The Presidency’s ardent internal critics; the Rawlingses should consider the fact that the ‘political’ Prof Mills was their creation and what they saw in him over a decade ago is still in him today. They should give him some space to execute his mandate, constructive criticism is good and welcome but vile, destructive and repugnant attacks must be condemn irrespective of their source. President Rawlings has paid his due to mother Ghana in his nineteen year term, President Mills must be allowed to do what he can in his four year mandate. It should also me made clear to the young ministers who are undermining the influence of the Rawlingses should have a second thought.

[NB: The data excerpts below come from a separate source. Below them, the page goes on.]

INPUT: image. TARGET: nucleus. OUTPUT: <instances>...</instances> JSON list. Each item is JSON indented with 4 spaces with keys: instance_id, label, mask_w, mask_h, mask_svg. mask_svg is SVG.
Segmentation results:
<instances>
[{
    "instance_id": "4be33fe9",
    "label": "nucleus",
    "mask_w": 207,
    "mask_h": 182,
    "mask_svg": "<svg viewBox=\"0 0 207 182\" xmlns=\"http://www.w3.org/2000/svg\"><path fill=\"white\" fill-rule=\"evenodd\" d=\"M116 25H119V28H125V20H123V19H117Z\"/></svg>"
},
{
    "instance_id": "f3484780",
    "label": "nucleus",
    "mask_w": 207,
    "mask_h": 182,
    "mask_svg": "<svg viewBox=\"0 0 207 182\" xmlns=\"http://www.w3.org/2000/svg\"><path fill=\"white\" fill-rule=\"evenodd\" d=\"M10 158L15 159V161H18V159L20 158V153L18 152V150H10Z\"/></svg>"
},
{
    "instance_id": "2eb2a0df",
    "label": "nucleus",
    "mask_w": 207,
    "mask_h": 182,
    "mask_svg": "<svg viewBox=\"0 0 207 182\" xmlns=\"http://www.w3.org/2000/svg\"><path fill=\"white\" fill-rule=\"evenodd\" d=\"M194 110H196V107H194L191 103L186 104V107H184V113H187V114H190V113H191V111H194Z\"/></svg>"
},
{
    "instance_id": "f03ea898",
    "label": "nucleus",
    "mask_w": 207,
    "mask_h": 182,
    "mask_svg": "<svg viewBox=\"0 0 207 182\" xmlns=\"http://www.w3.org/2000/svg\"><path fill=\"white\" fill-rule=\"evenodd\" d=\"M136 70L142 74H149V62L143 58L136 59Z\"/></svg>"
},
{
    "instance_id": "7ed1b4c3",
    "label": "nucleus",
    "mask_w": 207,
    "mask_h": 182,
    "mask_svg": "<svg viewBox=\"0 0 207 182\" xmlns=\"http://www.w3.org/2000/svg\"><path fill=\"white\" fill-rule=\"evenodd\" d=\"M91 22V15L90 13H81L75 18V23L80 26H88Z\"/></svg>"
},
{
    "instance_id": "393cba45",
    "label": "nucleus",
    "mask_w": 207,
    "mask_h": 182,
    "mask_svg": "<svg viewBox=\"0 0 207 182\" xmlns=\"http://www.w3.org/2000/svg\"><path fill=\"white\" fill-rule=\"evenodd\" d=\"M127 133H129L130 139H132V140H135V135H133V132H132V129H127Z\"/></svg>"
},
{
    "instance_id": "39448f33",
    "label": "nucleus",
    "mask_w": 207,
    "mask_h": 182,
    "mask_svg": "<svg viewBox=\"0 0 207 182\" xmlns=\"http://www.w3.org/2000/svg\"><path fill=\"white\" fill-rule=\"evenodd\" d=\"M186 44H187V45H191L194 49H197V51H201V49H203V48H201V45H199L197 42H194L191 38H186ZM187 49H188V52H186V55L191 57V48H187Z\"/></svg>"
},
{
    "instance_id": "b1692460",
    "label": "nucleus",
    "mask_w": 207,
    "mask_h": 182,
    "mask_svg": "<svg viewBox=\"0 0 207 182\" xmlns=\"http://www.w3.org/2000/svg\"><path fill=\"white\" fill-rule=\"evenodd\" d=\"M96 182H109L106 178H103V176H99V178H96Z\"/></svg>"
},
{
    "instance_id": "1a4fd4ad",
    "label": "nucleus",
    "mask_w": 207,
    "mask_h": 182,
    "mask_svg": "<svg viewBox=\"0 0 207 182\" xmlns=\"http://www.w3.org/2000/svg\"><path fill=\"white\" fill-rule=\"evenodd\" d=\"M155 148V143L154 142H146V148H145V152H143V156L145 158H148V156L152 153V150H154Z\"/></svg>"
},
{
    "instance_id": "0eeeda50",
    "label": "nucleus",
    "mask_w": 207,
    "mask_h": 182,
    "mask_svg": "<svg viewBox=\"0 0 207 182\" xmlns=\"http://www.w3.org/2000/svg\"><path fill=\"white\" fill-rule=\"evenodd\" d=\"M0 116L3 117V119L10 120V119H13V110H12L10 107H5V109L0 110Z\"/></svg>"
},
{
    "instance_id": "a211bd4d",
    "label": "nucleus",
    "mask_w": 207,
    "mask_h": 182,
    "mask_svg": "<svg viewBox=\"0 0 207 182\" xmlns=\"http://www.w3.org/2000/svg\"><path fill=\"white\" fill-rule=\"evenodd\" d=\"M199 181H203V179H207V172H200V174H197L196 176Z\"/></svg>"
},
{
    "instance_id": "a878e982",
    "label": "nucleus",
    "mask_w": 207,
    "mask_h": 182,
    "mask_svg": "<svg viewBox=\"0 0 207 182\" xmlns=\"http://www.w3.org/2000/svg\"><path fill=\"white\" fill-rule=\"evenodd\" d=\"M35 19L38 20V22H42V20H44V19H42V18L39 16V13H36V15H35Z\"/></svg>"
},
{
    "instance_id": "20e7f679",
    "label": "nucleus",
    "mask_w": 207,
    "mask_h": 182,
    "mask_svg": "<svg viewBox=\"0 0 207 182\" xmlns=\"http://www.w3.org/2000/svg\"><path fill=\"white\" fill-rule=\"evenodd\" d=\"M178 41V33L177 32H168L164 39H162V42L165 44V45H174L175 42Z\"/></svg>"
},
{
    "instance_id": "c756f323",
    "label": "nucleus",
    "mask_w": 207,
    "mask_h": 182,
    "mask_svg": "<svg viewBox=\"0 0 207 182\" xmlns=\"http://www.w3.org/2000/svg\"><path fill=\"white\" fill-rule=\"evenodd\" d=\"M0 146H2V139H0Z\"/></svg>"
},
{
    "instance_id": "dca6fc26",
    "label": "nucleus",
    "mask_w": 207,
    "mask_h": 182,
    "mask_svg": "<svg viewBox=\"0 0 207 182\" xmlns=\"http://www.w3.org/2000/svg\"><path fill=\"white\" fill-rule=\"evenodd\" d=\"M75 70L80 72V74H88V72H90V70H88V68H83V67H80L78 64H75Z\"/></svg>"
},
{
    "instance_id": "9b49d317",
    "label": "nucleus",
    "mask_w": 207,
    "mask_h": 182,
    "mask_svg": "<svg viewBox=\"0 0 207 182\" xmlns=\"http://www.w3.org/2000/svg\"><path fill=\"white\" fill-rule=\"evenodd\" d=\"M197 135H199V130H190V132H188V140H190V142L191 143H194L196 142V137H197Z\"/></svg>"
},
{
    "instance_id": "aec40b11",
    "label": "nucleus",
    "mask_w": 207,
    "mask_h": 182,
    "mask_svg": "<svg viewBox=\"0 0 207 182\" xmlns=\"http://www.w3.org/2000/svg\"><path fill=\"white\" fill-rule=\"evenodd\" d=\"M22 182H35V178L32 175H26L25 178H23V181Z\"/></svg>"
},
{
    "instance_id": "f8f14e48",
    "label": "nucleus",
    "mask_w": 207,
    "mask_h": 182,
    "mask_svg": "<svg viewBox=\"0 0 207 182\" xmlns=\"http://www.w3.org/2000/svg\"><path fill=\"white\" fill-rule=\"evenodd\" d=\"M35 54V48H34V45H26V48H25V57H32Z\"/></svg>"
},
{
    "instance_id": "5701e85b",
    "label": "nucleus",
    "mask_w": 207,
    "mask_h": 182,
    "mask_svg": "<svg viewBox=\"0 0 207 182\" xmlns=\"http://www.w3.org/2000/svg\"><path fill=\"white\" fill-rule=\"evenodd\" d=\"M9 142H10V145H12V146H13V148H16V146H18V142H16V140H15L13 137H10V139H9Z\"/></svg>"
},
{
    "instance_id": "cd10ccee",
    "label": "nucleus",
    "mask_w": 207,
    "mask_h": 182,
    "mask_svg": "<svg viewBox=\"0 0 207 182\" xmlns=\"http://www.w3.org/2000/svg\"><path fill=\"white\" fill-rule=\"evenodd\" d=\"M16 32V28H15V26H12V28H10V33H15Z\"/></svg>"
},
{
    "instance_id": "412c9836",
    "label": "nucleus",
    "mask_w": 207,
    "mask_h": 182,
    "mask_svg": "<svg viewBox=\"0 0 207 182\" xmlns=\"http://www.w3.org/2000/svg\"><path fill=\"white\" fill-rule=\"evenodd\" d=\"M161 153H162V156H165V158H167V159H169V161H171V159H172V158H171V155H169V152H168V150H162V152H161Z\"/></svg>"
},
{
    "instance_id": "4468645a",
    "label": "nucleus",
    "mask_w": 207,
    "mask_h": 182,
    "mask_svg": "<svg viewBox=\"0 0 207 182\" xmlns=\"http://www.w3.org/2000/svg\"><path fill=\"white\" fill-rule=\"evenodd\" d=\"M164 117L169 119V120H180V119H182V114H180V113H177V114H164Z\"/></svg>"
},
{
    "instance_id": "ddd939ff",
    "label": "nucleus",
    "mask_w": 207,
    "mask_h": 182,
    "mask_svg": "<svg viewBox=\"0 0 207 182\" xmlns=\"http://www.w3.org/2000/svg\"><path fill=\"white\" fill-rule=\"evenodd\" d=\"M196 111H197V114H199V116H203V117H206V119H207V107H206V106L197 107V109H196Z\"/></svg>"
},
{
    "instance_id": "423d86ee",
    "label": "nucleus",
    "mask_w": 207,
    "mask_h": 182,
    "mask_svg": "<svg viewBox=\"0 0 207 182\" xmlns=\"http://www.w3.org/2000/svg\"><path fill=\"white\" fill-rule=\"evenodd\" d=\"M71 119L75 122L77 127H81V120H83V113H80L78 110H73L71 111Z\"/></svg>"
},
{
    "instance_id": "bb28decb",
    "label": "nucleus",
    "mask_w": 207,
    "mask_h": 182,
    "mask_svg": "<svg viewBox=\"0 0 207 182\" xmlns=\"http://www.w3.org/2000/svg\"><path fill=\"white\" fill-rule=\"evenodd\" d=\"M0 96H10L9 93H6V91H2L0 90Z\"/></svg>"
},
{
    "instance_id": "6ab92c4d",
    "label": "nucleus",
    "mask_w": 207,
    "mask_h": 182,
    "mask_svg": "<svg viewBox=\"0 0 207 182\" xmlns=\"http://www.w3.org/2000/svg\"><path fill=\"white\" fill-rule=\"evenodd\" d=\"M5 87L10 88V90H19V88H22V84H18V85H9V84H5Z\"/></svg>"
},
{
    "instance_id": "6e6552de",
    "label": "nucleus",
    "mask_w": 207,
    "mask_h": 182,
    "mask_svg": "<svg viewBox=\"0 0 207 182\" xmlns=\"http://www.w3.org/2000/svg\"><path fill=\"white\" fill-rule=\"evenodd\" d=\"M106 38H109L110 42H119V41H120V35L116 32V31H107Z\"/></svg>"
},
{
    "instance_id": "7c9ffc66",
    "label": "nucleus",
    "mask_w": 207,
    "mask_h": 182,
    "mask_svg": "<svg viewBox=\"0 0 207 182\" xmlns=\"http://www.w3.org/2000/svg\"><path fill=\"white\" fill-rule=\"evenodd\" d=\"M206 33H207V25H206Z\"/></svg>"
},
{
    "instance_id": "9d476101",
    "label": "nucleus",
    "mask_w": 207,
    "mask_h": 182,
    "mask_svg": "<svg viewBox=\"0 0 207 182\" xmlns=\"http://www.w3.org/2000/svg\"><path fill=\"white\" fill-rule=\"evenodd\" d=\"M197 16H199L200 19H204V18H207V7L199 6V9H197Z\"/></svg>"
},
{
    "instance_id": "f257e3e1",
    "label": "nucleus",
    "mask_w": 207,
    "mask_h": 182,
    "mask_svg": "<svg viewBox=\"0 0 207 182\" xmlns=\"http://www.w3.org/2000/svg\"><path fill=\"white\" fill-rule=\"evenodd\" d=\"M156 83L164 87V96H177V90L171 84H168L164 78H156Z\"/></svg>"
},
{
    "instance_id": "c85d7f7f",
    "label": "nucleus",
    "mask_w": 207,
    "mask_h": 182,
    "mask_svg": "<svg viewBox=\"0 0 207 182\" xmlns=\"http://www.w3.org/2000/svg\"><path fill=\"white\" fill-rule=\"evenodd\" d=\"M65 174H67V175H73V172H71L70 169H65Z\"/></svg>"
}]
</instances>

NDC followers irrespective of their status or ‘camps’ should be wary of their comments and utterances in their desperate quest to destroy the other half, they may be destroying their own selves in the process. It must be stated that DR Ekwow Spio- Garbah’s recent picking of the nomination form to contest for the NDC Flagbearership advertised by the Party probably due to flurry of calls on him to contest could increase the doom of the party in 2012 regardless of who wins . Regardless of what some persons in the government consider him to be, He has the ability to deliver. Those who think they cannot work with Spio, because he is probably their enemies should know that, you must not be friends with someone before you can work with. The president and the party executives must as a matter of urgency find a way of eloping him into the government to cease these continued cracks in the party.
What seemed earlier to be ‘friendly fire’ is now becoming very hostile and ‘political own goals’ form the NDC are becoming one too many for redemption. One fact that cannot be ignored is that the Rawlingses as it stands now cannot win any national election without the Mills camp and vice versa so therefore the posture of the feuding parties within the NDC must be more reconciliatory than anything else unless the Party does not intend to contest and win the 2012 elections.
Well meaning statesmen should intervene, considering the potential danger this internal wrangles may pose to national unity, stability and development. The wise counsel and guidance of the NDC party elders if any is more crucial now than ever before.
The other political Parties should learn useful lessons from the NDC turmoil and close up their ranks. One risk having a branch of a tree or stake falling on his head when he dares to collect fruits in a windy storm.